I am trying to load my json file with the stdin using the Windows command line: python algo.py < number.json and using json.loads(sys.stdin) in my script but it fails.

However, I can load my json with

with open('number.json',encoding='utf-8-sig') as f:
n = json.loads(f)

Exception raised when using json.loads(sys.stdin):

the JSON object must be str, bytes or bytearray, not TextIOWrapper

Exception raised when using json.load(sys.stdin) or json.loads(sys.stdin.read()):

Expecting value: line 1 column 1 (char 0)
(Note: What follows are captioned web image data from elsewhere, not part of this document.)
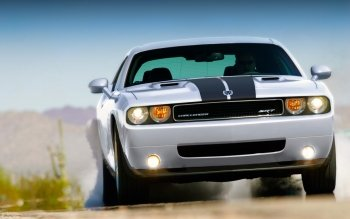 Fordon - Dodge Challenger SRT Wallpapers and Backgrounds ID : 405635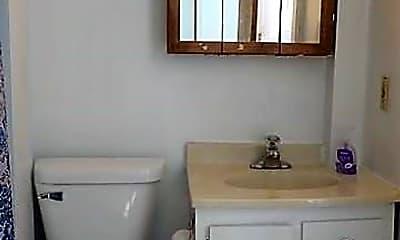 Bathroom, 407 N 8th St, 2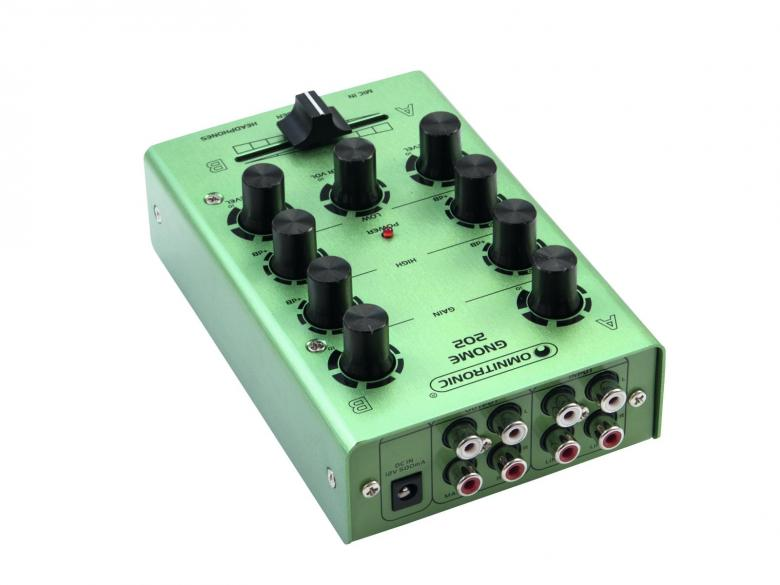 OMNITRONIC GNOME-202 Mini mixer - Vihreä pikkumikseri. 2x RCA-stereo sisään, 2x RCA-stereo ulos, crossfader, kanavakohtainen gain ja EQ, mikki- ja kuulokeliitännät. Kaikki pienessä ja kompaktissa paketissa jolla painoa kokonaista 500g sekä mitat vain 165 x 100 x 60 mm.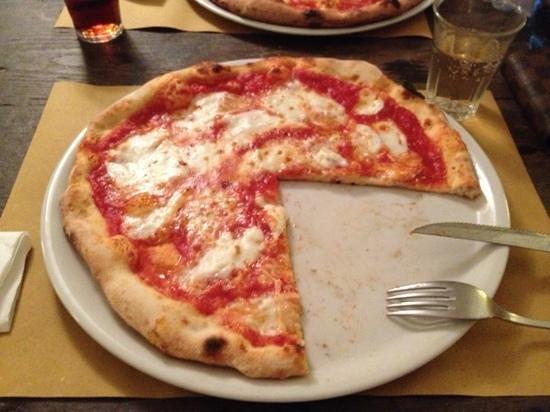 L'Asino Vola: Pizza Margherita con mozzarella di bufala
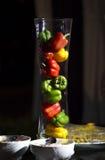 Verduras frescas de tres pimientas rojas, amarillas, verdes dulces en tarro Foto de archivo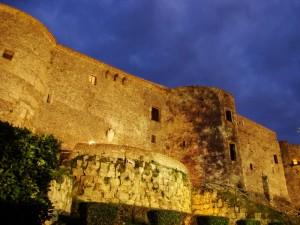 Castello di Vibo Valentia di sera veduta frontale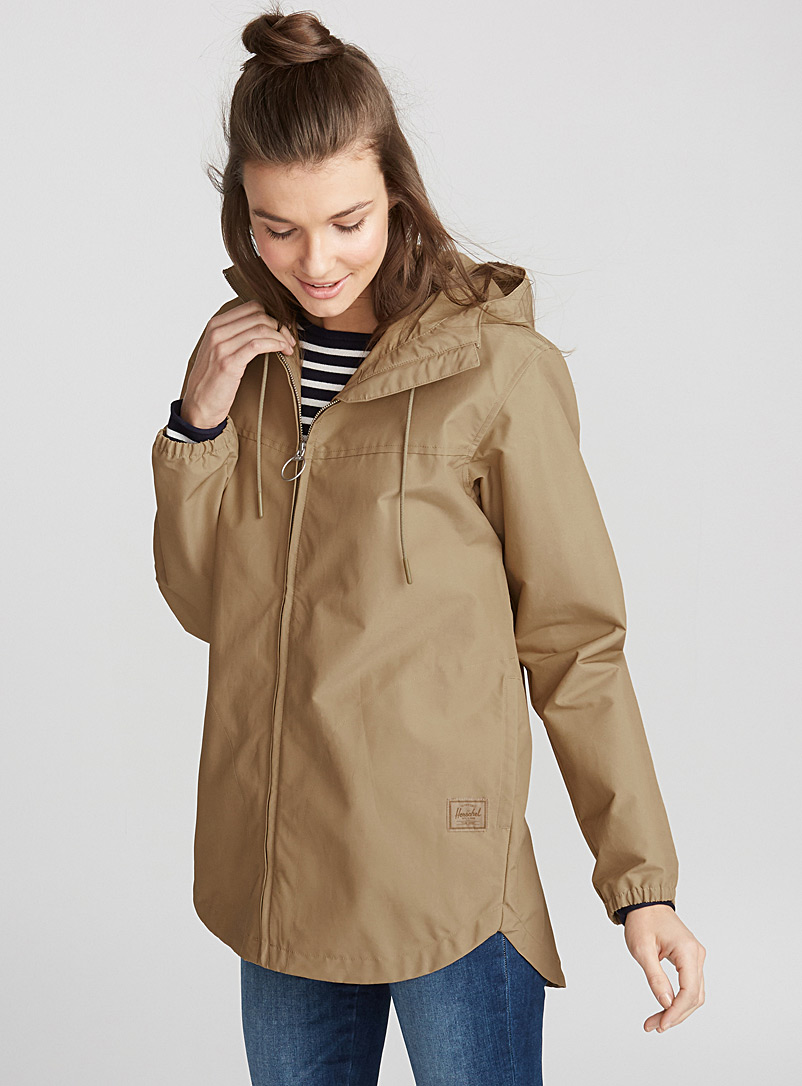 built-in-hood-anorak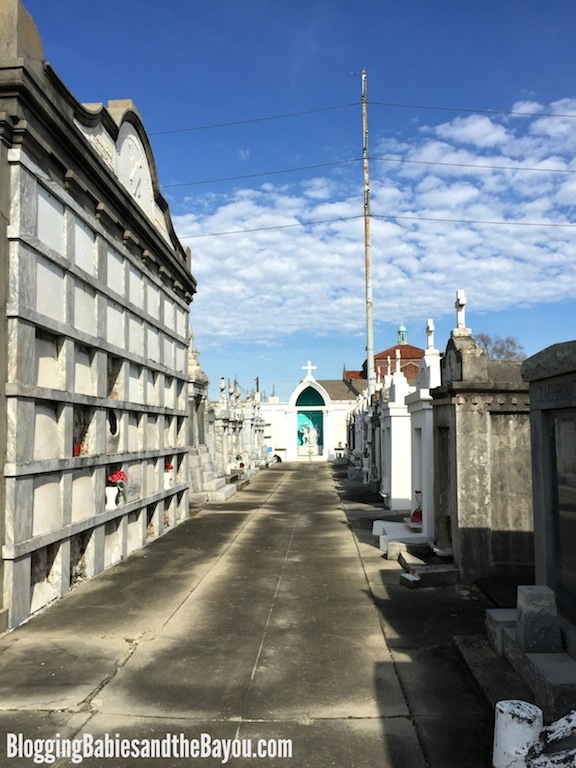 History and Architecture of New Orleans - St. Roch Cemetery in New Orleans #BayouTravel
Anyone encountered the same issue? I read multiple posts in this forum prior asking help.

Here is the json file:

[
  {
    "x": 1,
    "y": 4,
    "z": -1,
    "t": 2
  },
  {
    "x": 2,
    "y": -1,
    "z": 3,
    "t": 0
  }
]
eliaroseX
  • 47
  • 8
  • `json.load(sys.stdin)` (without `s`) – Klaus D. Jul 01 '19 at 09:45
  • both `load` and `loads` fails with the `sys.stdin` method. – eliaroseX Jul 01 '19 at 09:48
  • What is the error message exactly? `json.load(sys.stdin)` works for me with a proper json file. – The Pjot Jul 01 '19 at 09:53
  • The exception raises that it should be a string, bytes but not a "TextIOWrapper" @KlausD. – eliaroseX Jul 01 '19 at 09:53
  • json.load(open('number.json')) will definitely work! – Keerthana Prabhakaran Jul 01 '19 at 09:57
  • @KeerthanaPrabhakaran I just tried `json.load(open(sys.stdin))` because I need to use sys.stdin and got `expected str, bytes or os.PathLike object, not _io.TextIOWrapper` with your suggestion... may you know why? – eliaroseX Jul 01 '19 at 09:58
  • @ThePjot see above, please. – eliaroseX Jul 01 '19 at 09:59
  • trying to load the content from `sys.stdin` won't work because it's a file-like object so it's expected that you get the first exception you mentioned. The second error points to the data you are getting not being a valid JSON so could you just print what you get from calling to `sys.stdin.read()`. A `print(sys.stdin.read())` will do. – Layo Jul 01 '19 at 10:49
  • `[ { "x": 1, "y": 4, "z": -1, "t": 2 }, { "x": 2, "y": -1, "z": 3, "t": 0 } ]` Here is what I obtained with `print(sys.stdin.read())` @Layo – eliaroseX Jul 01 '19 at 10:58
  • What python 3 version are you using exactly? My test was using 3.6.8 – The Pjot Jul 01 '19 at 11:18
  • @eliaroseX it's clear that the first 3 chars (``) are causing `json.loads()` to fail. You need to investigate why are those chars on the "string", I'm sorry I can't help you further because I don't run on Windows. – Layo Jul 01 '19 at 12:10
  • The three chars are the [UTF-8 BOM](https://en.wikipedia.org/wiki/Byte_order_mark#UTF-8), when interpreted as `latin1` (also known as [ISO/IEC 8859-1](https://en.wikipedia.org/wiki/ISO/IEC_8859-1)). – rtoijala Jul 01 '19 at 12:15
  • @rtoijala what you’re saying is interesting because there is an optional parameter encoder on the function json.load but it doesn’t help on that case unfortunately – eliaroseX Jul 01 '19 at 12:26

1 Answers1

1

Based on your comments, your problem seems to be that you have the UTF-8 BOM prepended to your file. That means that the extra three bytes 0xEF 0xBB 0xBF are found first in your file.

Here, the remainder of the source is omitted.